In the bulletin this weekend is last week’s response from Bishop Boyea to the Health and Human Services mandate.  This past Friday, the Administration proposed a compromise that it felt would address the major issues with which not only Catholics, but also Evangelicals and members of the Jewish community and others have grave concerns.  To this proposed compromise the United States Conference of Catholic Bishops replied:
“[The compromise] continues to involve needless government intrusion in the internal governance of religious institutions and to threaten government coercion of religious people and groups to violate their most deeply held convictions…The only complete solution to this religious liberty problem is for the HHS to rescind the mandate of these objectionable services.
We will therefore continue—with no less vigor, no less sense of urgency—our efforts to correct this problem through the other two branches of government…and we renew our call to the Catholic faithful, and to all our fellow Americans, to join together in this effort to protect religious liberty and freedom of conscience for all.”

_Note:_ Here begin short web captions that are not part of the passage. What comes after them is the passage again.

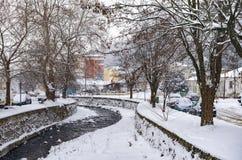 Γραφική χειμερινή σκηνή από τον ποταμό της Φλώρινας, μια μικρή πόλη στη βόρεια Ελλάδα Στοκ Φωτογραφίες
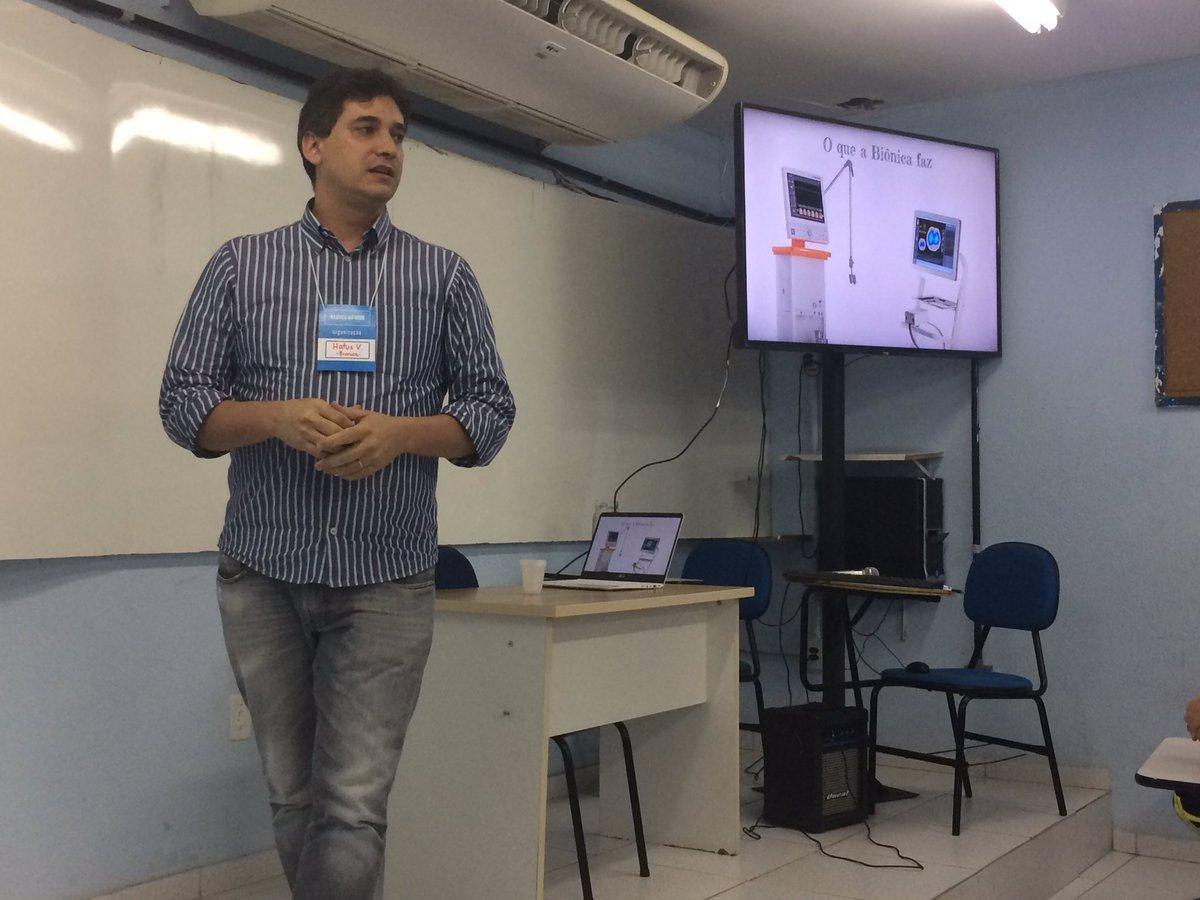 "Dia 4 #nabucoIoTweek com Hatus Viana disseminando ""a internet das coisas do #mti "" @FNabuco #si #ti #iot"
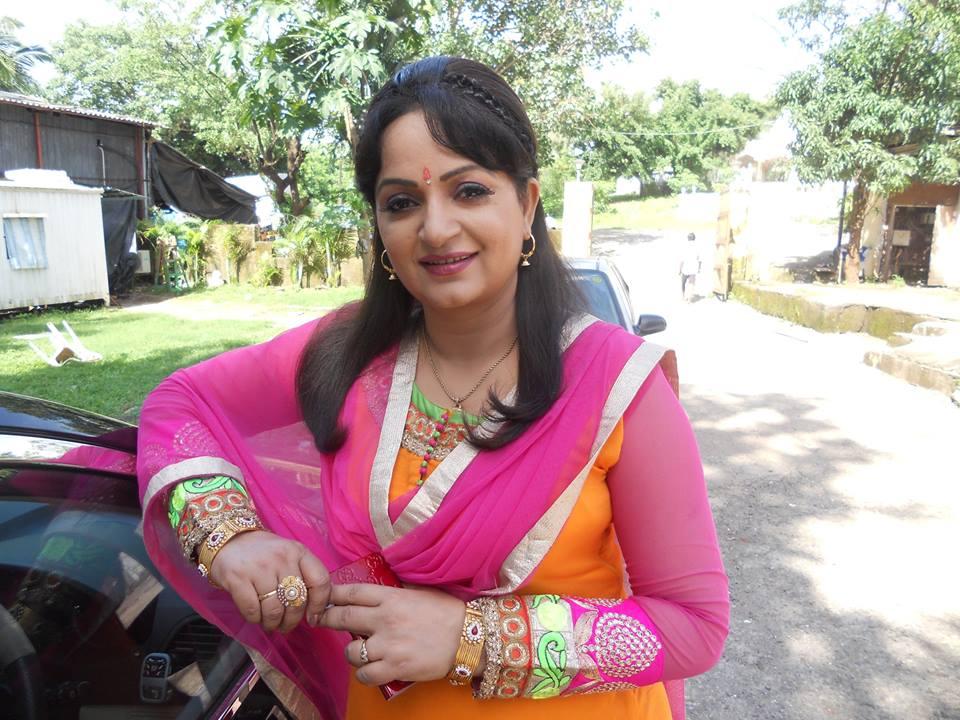 Upasana Singh HD Photoshoot Gallery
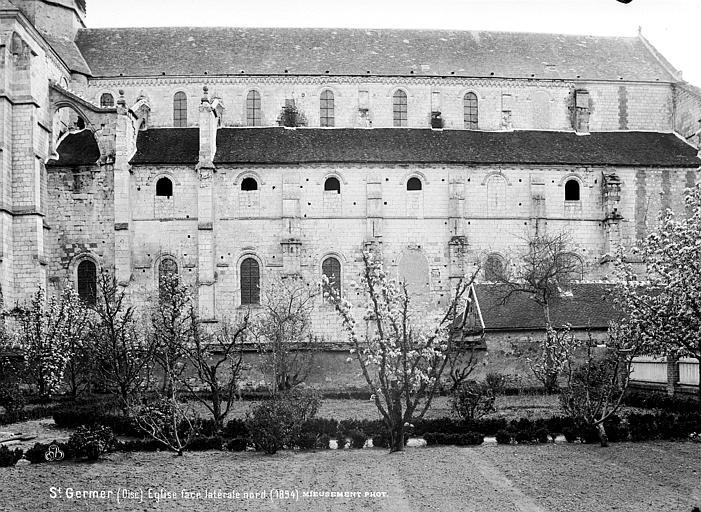 Eglise abbatiale Façade nord, Mieusement, Médéric (photographe),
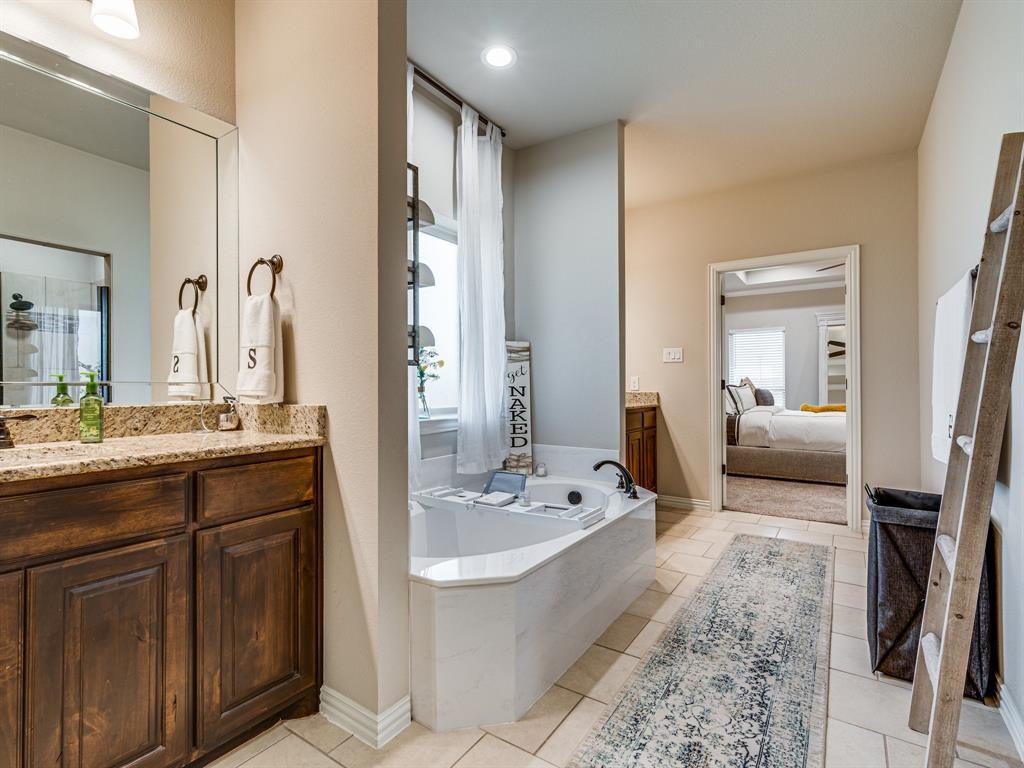 104 Piper  Parkway, Waxahachie, Texas 75165 - acquisto real estate smartest realtor in america shana acquisto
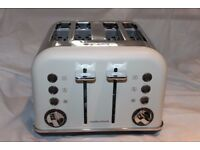 Boxed Morphy Richards Cream 4-slice Accents Toaster.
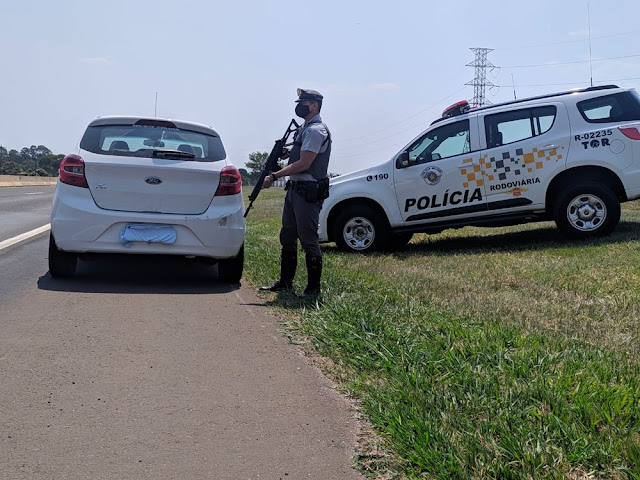 Polícia Rodoviária localiza carro furtado durante patrulhamento na Rodovia Raposo Tavares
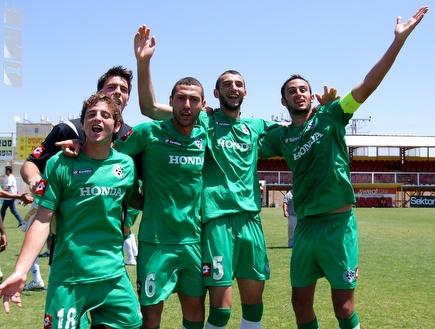 שחקני חיפה חוגגים בסיום המשחק (שי לוי) (צילום: מערכת ONE)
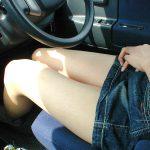 車内に座るミニスカート若妻のキレイな太股が堪らない美脚エロ画像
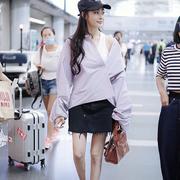 张天爱穿搭HOGAN 经典款H222奢潮运动鞋亮相机场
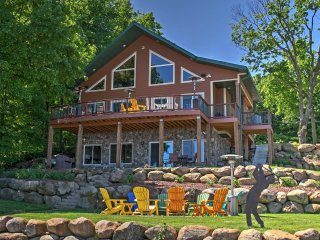 New! Lakefront 4BR Annandale Cabin w/Private Dock!
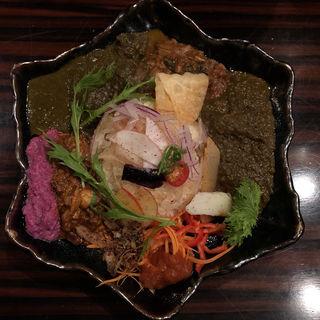 4種あいがけ(バガワーン・カレー)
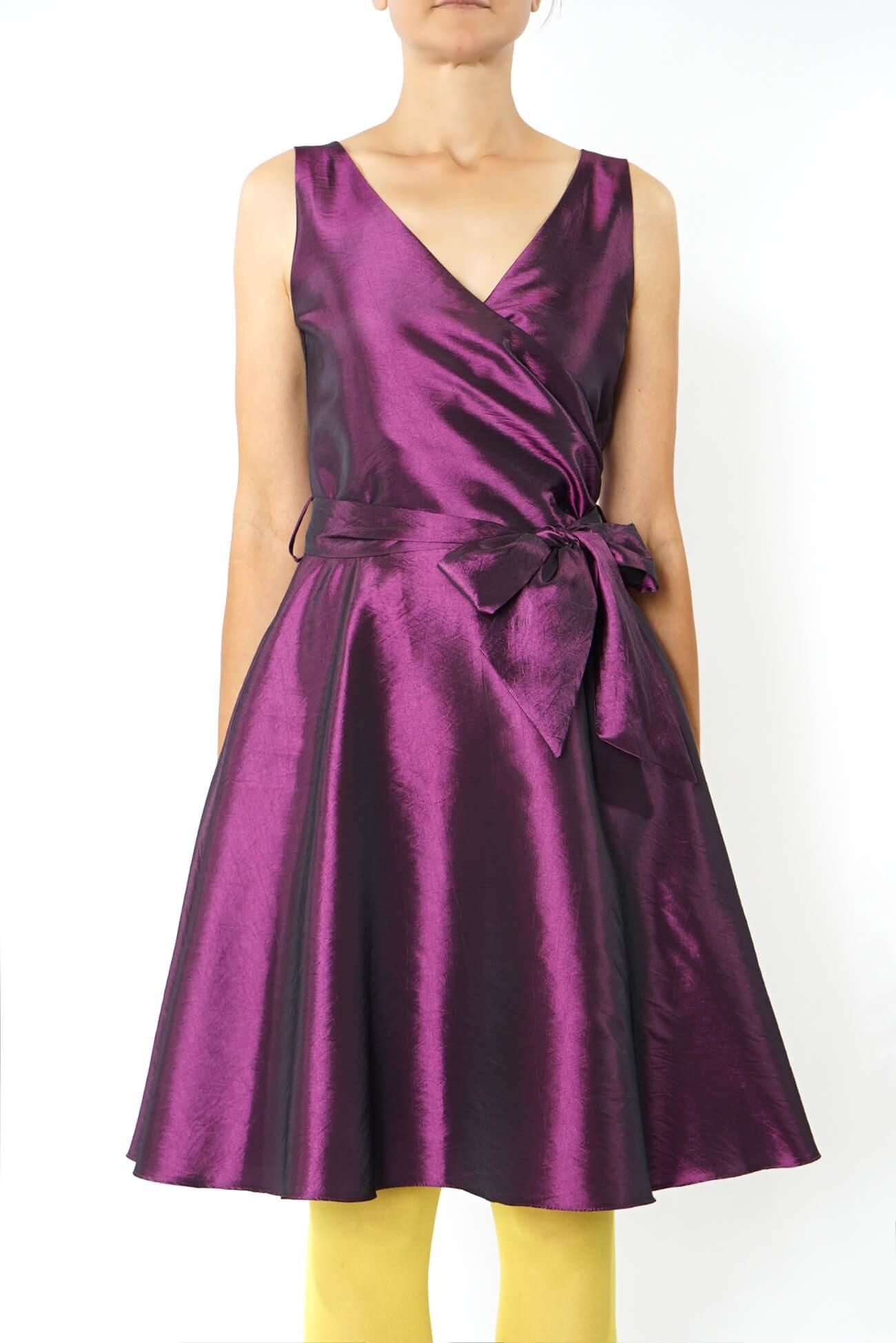 rochie midi petrecuta peste bust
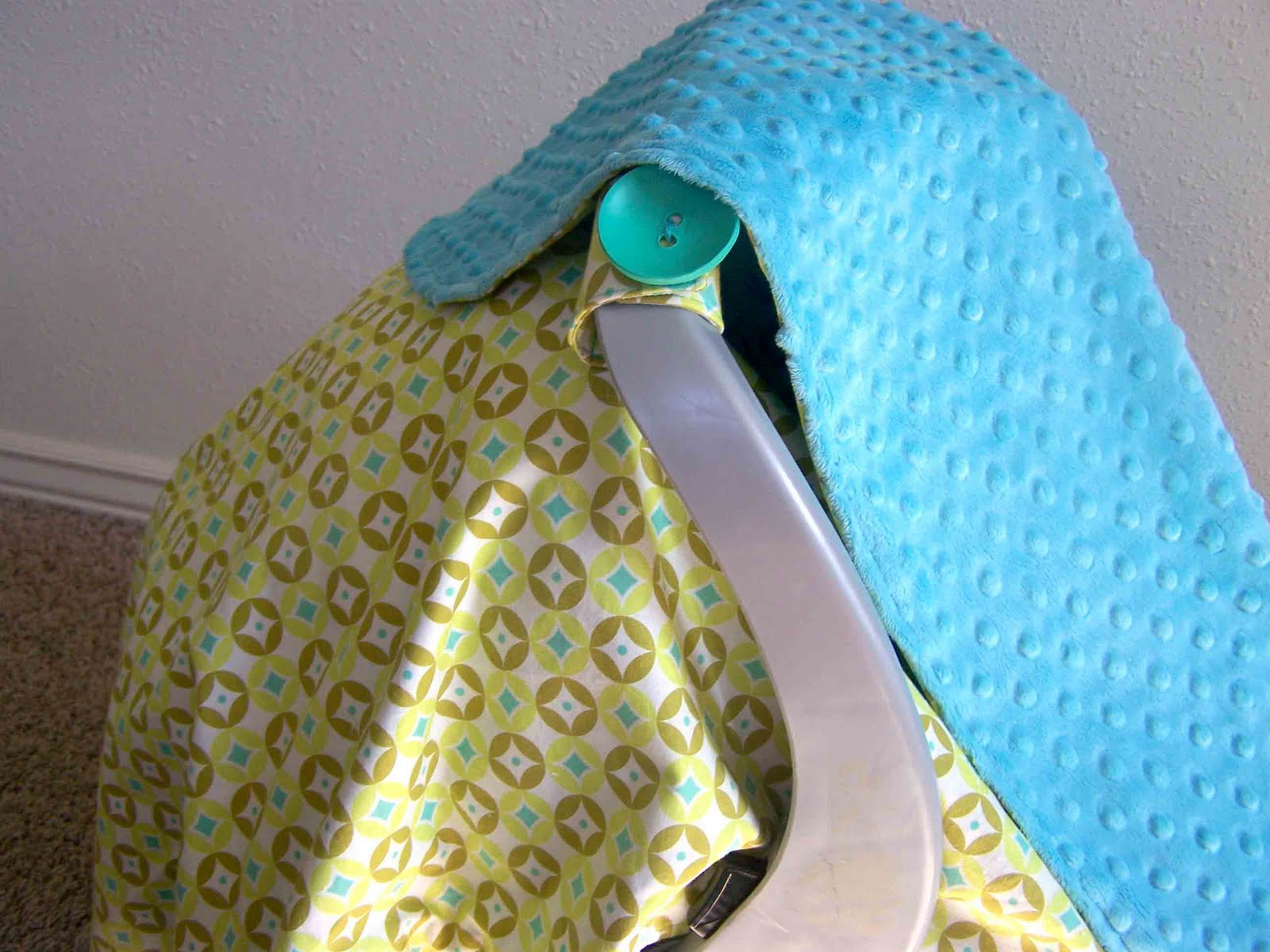 Baby Car Seat Blanket Pattern - so easy but very useful.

Again, this is not a partisan issue: this is an issue of the Federal government, even in this new proposal, being allowed to force institutions and individual citizens to violate their consciences.  As Catholic Americans, regardless of which party we support, we should work hard to make sure that the government can never tell any institution or person: Catholic, Christian, Jew, Muslim, Hindu or any person of faith to do something which is contrary to that institution’s or person’s faith.